File photo/Ergo

(ERGO) – Farmers in Qansadhere in southern Somalia’s Bay region are demanding their land back from an Ethiopian contingent of African Union peacekeepers, AMISOM, who have occupied the farmland for several years.

Hawo Ibrahim Ishaq, a displaced farmer, told Radio Ergo that she came home to Qansadhere mid-last year, after hearing that talks were going on again between elders and AMISOM to return the large number of small farms like hers to their owners.

She had been living with her eight children in an IDP in Dollow, Gedo region, because Qansadhere had been hit hard by drought.  But on her return she was still not able to plant her farm as the troops were still occupying it.

Qansadhere received a decent amount of rainfall during the ‘deyr’ rainy season and Hawo feels frustrated that she is still struggling to find food for her family. She earns a few shillings washing clothes and sometimes gets help from relatives but they are not always in a position themselves to help.

Hassan Abdinur Abdiyow, a member of the federal parliament of Somalia, said more than 180 farms occupied by the soldiers have not been able to benefit from the recent rainfall.

The MP said he and local elders had asked AMISOM to move their base near to the airport but AMISOM had refused, justifying that the current site was strategic.

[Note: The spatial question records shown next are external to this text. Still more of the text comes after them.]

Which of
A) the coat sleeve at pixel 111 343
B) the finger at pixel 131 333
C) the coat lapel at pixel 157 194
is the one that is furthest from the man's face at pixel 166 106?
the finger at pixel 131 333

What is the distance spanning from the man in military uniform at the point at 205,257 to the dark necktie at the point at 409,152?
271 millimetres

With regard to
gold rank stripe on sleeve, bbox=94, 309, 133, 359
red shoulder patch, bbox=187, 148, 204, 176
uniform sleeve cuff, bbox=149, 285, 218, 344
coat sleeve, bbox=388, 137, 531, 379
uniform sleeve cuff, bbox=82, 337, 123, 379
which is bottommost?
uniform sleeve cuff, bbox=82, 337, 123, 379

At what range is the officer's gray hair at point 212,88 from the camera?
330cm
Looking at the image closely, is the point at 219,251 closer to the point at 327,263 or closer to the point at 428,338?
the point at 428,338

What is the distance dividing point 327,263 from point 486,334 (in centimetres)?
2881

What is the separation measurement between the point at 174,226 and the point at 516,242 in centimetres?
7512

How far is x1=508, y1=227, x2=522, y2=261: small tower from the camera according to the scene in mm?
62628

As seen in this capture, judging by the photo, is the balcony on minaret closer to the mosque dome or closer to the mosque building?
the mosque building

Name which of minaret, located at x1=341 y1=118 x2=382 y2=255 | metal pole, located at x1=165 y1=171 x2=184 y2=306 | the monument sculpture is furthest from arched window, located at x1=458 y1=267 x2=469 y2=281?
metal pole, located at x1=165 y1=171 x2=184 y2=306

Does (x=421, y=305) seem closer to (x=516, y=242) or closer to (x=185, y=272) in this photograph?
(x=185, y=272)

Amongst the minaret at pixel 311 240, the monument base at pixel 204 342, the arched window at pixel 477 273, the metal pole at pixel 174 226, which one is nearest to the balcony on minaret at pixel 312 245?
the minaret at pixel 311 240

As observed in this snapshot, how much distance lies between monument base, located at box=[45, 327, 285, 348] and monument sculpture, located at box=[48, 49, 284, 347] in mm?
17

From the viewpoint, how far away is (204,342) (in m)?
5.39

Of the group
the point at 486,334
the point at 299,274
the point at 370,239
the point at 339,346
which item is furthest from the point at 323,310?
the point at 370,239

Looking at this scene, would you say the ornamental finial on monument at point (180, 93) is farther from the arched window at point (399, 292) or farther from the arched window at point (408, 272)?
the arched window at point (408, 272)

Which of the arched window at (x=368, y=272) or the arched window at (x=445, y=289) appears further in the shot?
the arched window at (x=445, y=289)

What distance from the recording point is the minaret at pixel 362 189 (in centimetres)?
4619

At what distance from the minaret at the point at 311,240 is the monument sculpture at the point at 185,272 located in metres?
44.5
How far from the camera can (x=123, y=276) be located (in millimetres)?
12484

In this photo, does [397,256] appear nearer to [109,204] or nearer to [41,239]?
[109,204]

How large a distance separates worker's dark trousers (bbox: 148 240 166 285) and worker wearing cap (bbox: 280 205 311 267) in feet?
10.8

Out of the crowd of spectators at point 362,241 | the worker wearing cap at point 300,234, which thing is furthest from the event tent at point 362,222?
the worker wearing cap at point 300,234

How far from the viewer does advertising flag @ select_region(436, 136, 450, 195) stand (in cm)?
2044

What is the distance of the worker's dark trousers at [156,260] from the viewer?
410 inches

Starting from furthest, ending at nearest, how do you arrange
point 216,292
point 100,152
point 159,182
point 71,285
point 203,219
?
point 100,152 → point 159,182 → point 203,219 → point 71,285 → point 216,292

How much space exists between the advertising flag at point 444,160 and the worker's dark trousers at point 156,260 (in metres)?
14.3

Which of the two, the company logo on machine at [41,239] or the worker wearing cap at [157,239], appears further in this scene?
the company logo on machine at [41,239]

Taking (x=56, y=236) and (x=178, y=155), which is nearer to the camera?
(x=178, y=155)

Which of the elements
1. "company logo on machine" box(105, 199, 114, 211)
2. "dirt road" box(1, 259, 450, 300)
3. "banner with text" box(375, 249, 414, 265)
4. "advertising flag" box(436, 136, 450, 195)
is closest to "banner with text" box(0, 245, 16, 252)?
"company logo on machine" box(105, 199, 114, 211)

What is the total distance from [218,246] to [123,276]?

The current administration, as well as the two previous administrations, have each tried to press AMISOM to shift their base but to no avail.

Abdi Kuus Haji Ibrahim, a farmer, told Radio Ergo that the people could not support themselves without their farms because the area is under Al-Shabab siege and there are no alternative means of livelihood. Business and trade is extremely restricted due to insecurity. He added that eight water reservoirs had been turned into waste dumps due to the presence of the troops.

Abdi is demanding compensation for the time he was forced to live in squalid IDP camp without being able to reap the benefit from his farm.  The land lies in ruin, he complained, and farms would need a great deal of work to be restored to productivity again.

The director of the ministry of agriculture in South-West regional administration, Abdi Siraji, confirmed that they had received complaints several times about the occupation of the farmland. He said he had shared the case with the federal interior ministry and hoped for a resolution.  However, when Radio Ergo contacted the interior ministry we were told that the regional administration should address the issue.

Radio Ergo has made several attempts to get a comment from AMISOM about the matter but received no response.